The following algorithm uses a Scheduled Event to periodically pull the CSV file from Dropbox, parse its signals, and place trades. To determine the target weight for each asset, it takes the mean score from all the sources. If the mean score is greater than 1, it allocates 20% of the portfolio to the asset. Otherwise, it allocates -20% to the asset.

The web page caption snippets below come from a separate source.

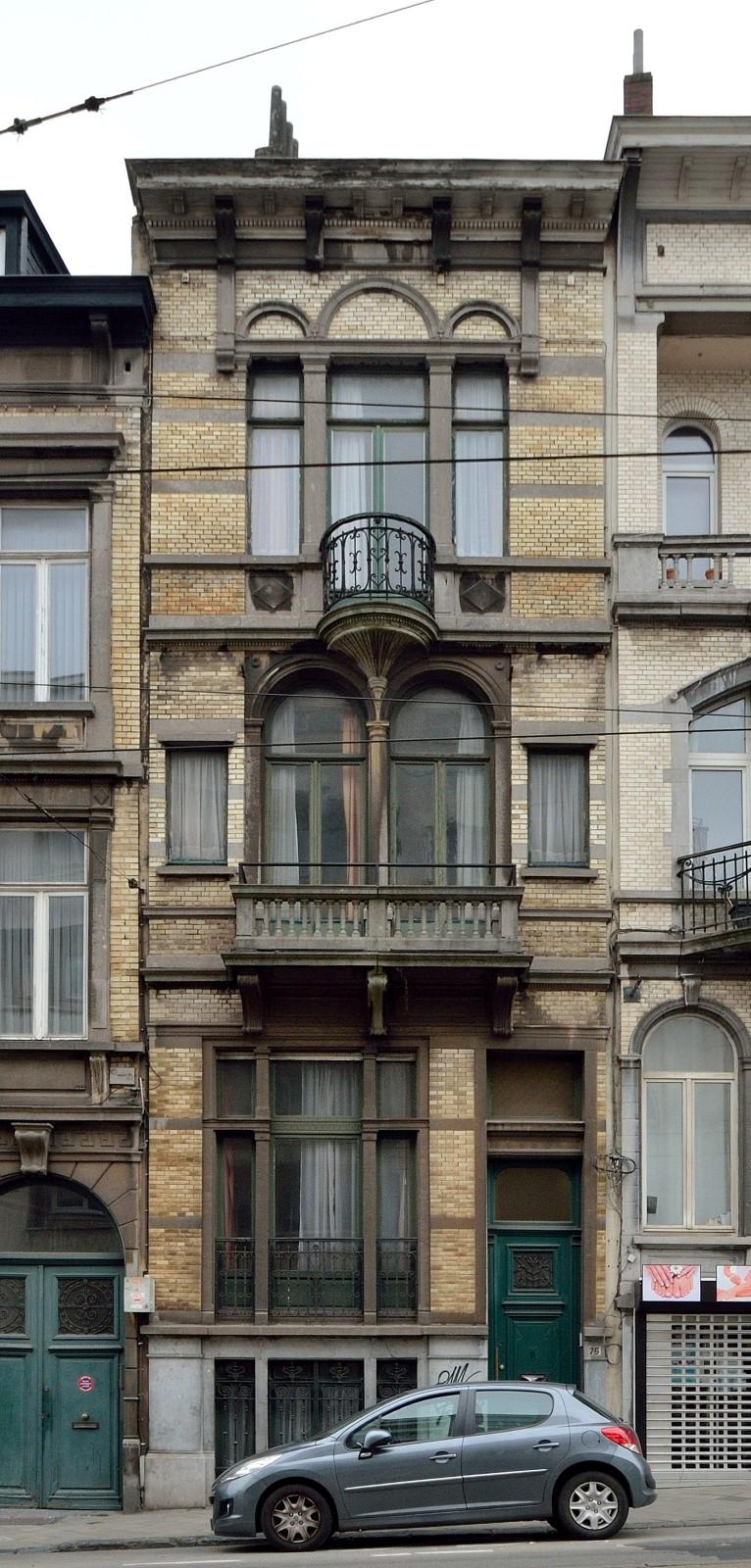Avenue Adolphe Buyl 76, 2014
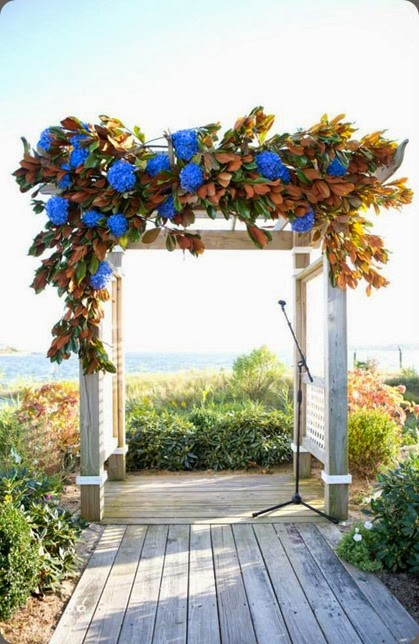 arbor rebecca shepherd floral design 1503903_760163977330657_304002732_n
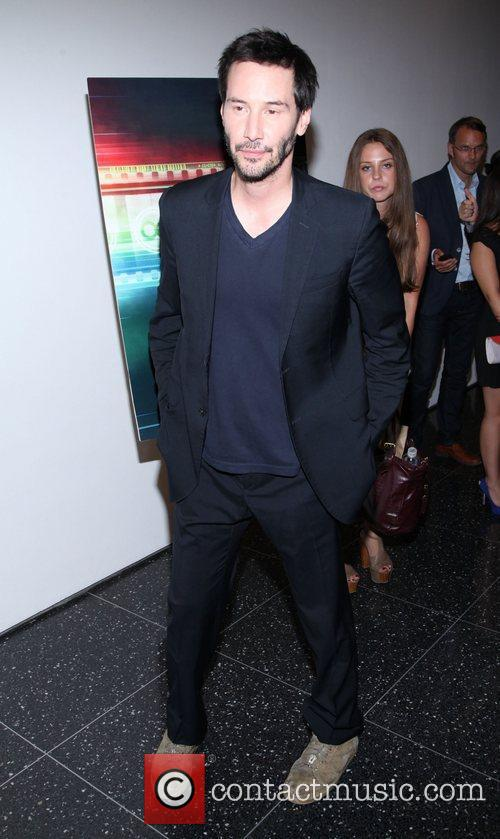 keanu reeves the premiere of side by 4027262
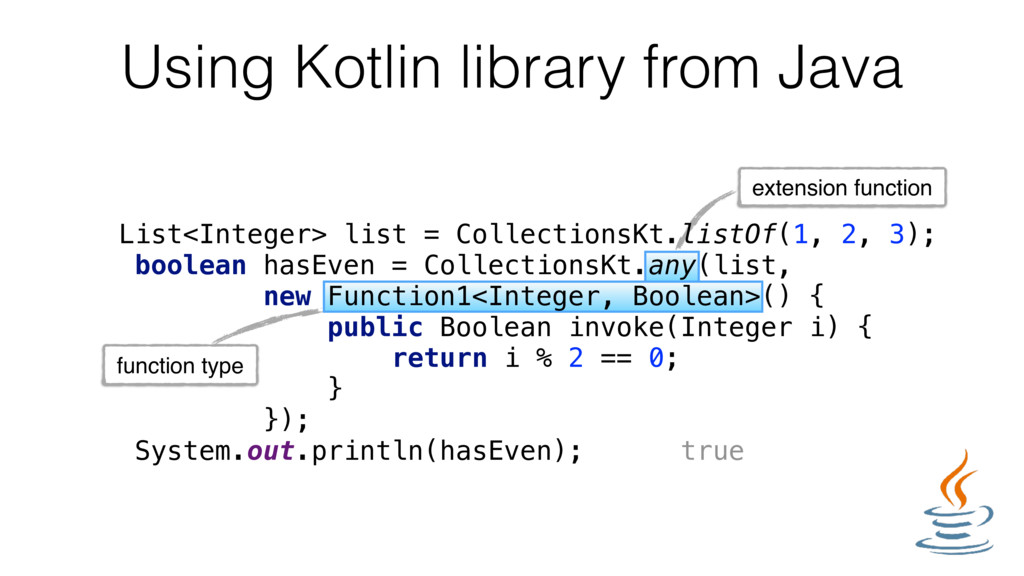 Using Kotlin library from Java extension functi...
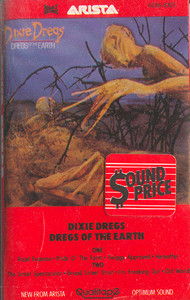 The Dixie Dregs: Dregs of the Earth Cassette Tape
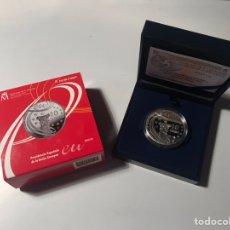 Monedas FNMT: MONEDA 2010 FNMT 10€ PLATA PRESIDENCIA ESPAÑOLA DE LA UE. Lote 145104134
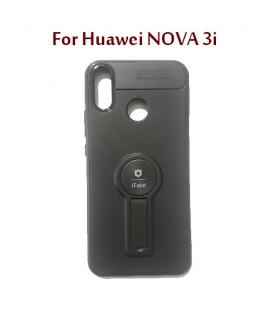 Huawei NOVA 3i - Etui en Silicone iFace AUTO FOCUS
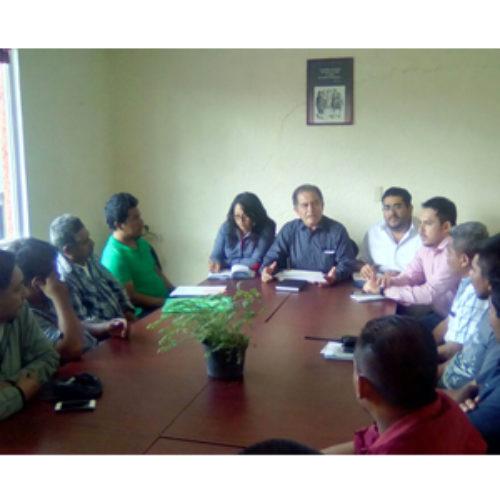 Liberan Palacio Municipal y a retenidos de Santiago Huajolotitlán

public class USEquityDemoAlgorithm : QCAlgorithm
{
    public override void Initialize()
    {
        SetStartDate(2020, 1, 10);
        // Add the US Equities.
        foreach (var ticker in new[] { "AAPL", "AMZN", "GOOG", "META", "MSFT" })
        {
            AddEquity(ticker, Resolution.Daily);
        }
        // Set up a Scheduled Event to download the data file and place orders.
        Schedule.On(DateRules.MonthStart(), TimeRules.Midnight, DownloadDataAndPlaceOrders);
    }

    private void DownloadDataAndPlaceOrders()
    {
        // Download the file from DropBox.
        var file = Download("<DropBoxUrl>&dl=1");

        // Convert the text file into trading signals.
        var signalByTicker = new Dictionary<string, decimal>();
        foreach (var line in file.Split(new[] { '\n', '\r' }, StringSplitOptions.RemoveEmptyEntries).Skip(1))
        {
            var values = line.Split(',');
            signalByTicker[values[0]] = values.Skip(1).Select(decimal.Parse).ToArray().Average();
        }

        // Place orders according to the signals.
        var targets = signalByTicker.Select(kvp => new PortfolioTarget(kvp.Key, kvp.Value >= 1m ? 0.2m : -0.2m));
        SetHoldings(targets.ToList(), true);
    }
}
from io import StringIO


class USEquityDemoAlgorithm(QCAlgorithm):
        
    def initialize(self):
        self.set_start_date(2020, 1, 10)

        # Add the US Equities.
        for ticker in ["AAPL", "AMZN", "GOOG", "META", "MSFT"]:
            self.add_equity(ticker, Resolution.DAILY)
        
        # Set up a Scheduled Event to download the data file and place orders.
        self.schedule.on(
            self.date_rules.month_start(),
            self.time_rules.midnight,
            self._download_data_and_place_orders
        )

    def _download_data_and_place_orders(self):
        # Download the file from DropBox.
        file = self.download("<DropBoxUrl>&dl=1")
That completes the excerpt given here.